Reflect on the day, look forward to the future.
I try to write down affirmations for myself every night.
I’ve been told by many successful people that writing out your hopes and dreams, in the present tense, will train your mind to think toward those positive future things. That kind of forward-thinking and positivity translates into lots of areas of life, and often the story you write starts to come true.
So… I’ve been writing things down, like the script to my future story.
Some of them I believe 100%, some I’m still working on. Some are absolutely positively true at this point in my life, some are very much works in progress. But I write them as though they are true.
I live life with expectancy, and I cast off expectation.
I am capable.
I am available.
I take good care of my body, my heart, my mind, and my soul.
I am comfortable in my own skin.
I live simply and love wildly.
I have access to all the resources I need to take care of all of the details in my life.
I am enough.
I’m trying to be really diligent about it. I want to be positive. I want to be successful. I know that there are messages in my brain that I need to erase and re-write. So I do write out my “life script” on LOTS of days.
Some days, it’s hard to look forward.
Some days – when things go haywire no matter what I do, when it’s cloudy, when we’re broke (still), when I feel myself slipping into the low part of my cycle, when I’m all out of space (again)… on those days, it’s hard to write the forward story of my life.
On those days, when I just didn’t feed myself very well and my body and brain are running on fumes, when I’m getting over (another) flu/cold/virus thing, when the wind is howling and my headache is raging, when I’d rather hide in my closet or just runaway… on some of those days I don’t even have the words for my proclamations of belief and hopes for the future.
Sometimes, just BEING, right here, right now, is all I can muster. Surviving.

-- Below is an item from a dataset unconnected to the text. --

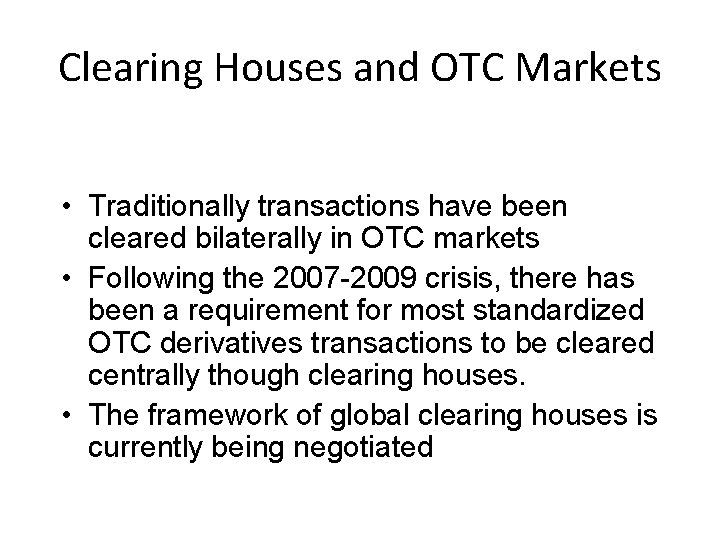 Clearing Houses and OTC Markets

• Traditionally transactions have been cleared bilaterally in OTC markets
• Following the 2007-2009 crisis, there has been a requirement for most standardized OTC derivatives transactions to be cleared centrally though clearing houses.
• The framework of global clearing houses is currently being negotiated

And that’s still something.
The PRESENT is all we really have – it’s all there really is, and sometimes it’s just too big for me to see beyond it.
Surviving enough of the “some days” will get me to the future, anyway.
Even if I miss writing my script out on some of those days.
Note to self: Not writing on those “some days” isn’t the end of the world. Neither is it going to wreck my future. It’s OK to be gentle with myself.